## [Exercise goal]
Please retype all of the entries that follow, leaving the images out.

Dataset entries
=-=-=-=-=
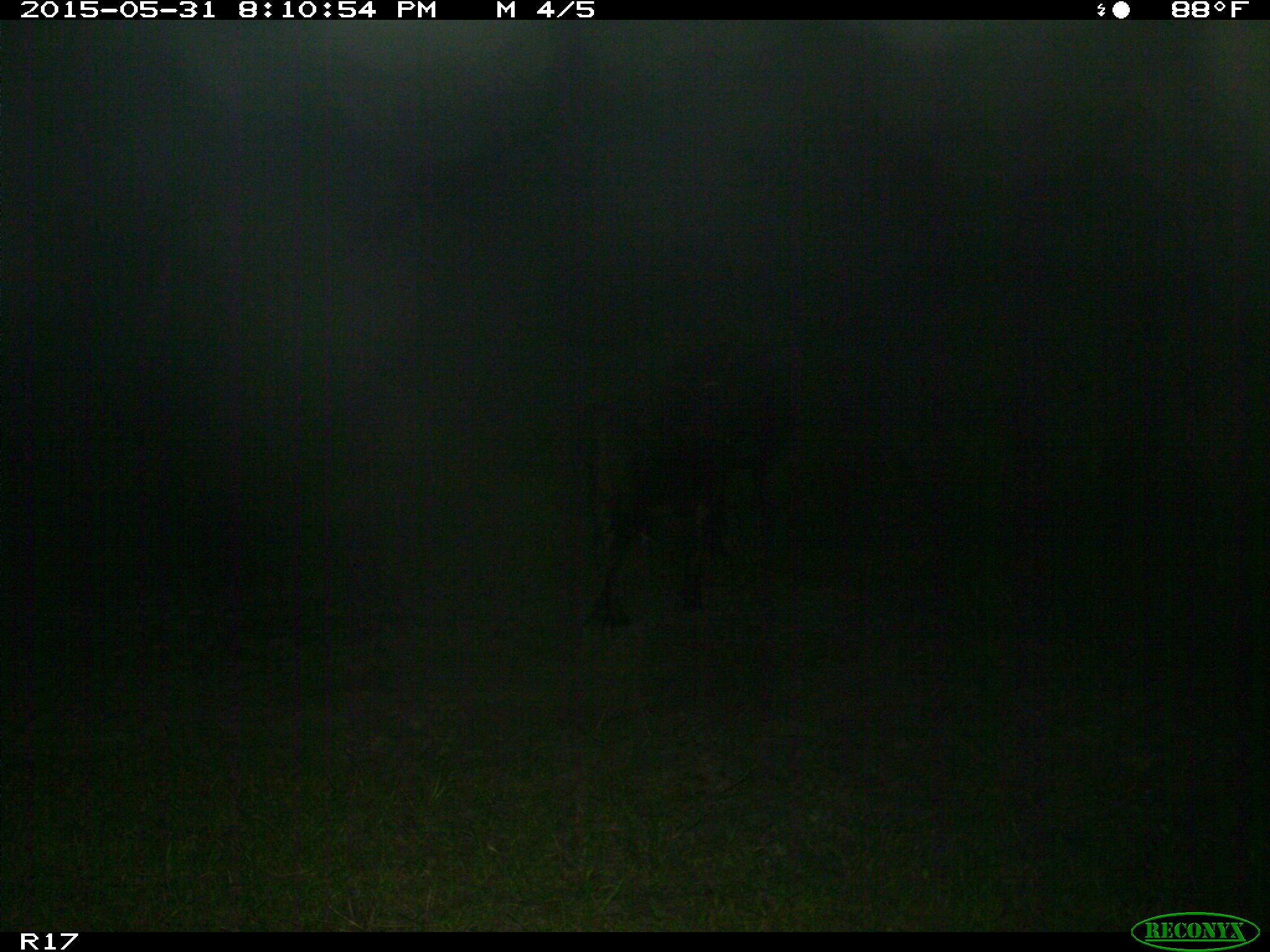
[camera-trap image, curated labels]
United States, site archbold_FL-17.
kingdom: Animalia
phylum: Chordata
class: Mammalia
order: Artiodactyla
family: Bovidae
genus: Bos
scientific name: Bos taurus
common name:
=-=-=-=-=
## [Result for this exercise]
[camera-trap image, curated labels]
United States, site archbold_FL-17.
kingdom: Animalia
phylum: Chordata
class: Mammalia
order: Artiodactyla
family: Bovidae
genus: Bos
scientific name: Bos taurus
common name:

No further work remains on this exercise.